Xpeng setzt dabei unter anderem auf Lateinamerika, bald sollen zwei Modelle nach Mexiko exportiert werden. Auch in Europa sollen zusätzliche Fahrzeuge auf den Markt kommen. Bislang fährt das Unternehmen hier jedoch mit großem Abstand hinter Rivalen wie BYD oder MG her.
Zusätzlich setzt Xpeng verstärkt auf Kooperationen und das Lizenzgeschäft mit anderen Autobauern. In China arbeitet das Unternehmen dabei bereits mit Volkswagen zusammen. Seit vergangener Woche läuft mit dem ID.Unix 08 das erste gemeinsam entwickelte Fahrzeug bei Volkswagen in China vom Band. Volkswagen verspricht sich von der Kooperation, wieder Boden am hart umkämpften Elektroautomarkt in China gutzumachen.

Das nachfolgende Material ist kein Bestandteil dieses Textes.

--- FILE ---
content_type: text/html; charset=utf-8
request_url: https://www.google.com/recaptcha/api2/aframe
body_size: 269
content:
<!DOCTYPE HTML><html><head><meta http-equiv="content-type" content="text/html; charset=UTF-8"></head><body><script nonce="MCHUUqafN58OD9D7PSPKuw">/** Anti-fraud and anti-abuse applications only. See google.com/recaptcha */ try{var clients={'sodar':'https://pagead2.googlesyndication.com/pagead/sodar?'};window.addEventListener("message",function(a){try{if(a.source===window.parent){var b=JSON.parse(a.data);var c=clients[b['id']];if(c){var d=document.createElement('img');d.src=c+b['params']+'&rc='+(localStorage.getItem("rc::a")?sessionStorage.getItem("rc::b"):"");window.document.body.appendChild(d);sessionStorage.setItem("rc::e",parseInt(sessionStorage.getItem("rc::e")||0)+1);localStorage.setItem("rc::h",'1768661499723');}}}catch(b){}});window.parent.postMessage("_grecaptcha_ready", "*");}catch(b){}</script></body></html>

Zuletzt haben die Wolfsburger in der Volksrepublik überraschend wieder die Krone als größter Autobauer zurückerobert, die sie nach jahrzehntelanger Dominanz an BYD hatten abgeben müssen. Allerdings ist das weniger eine Stärke von VW als vielmehr eine Schwäche der chinesischen Elektroautobauer, die unter dem Auslaufen einiger Elektroautoprogramme leiden: Nach Daten des Beratungsunternehmens Benchmark Mineral Intelligence brach der Absatz von Elektro- und Hybridfahrzeugen in China im vergangenen Monat um ein Drittel ein.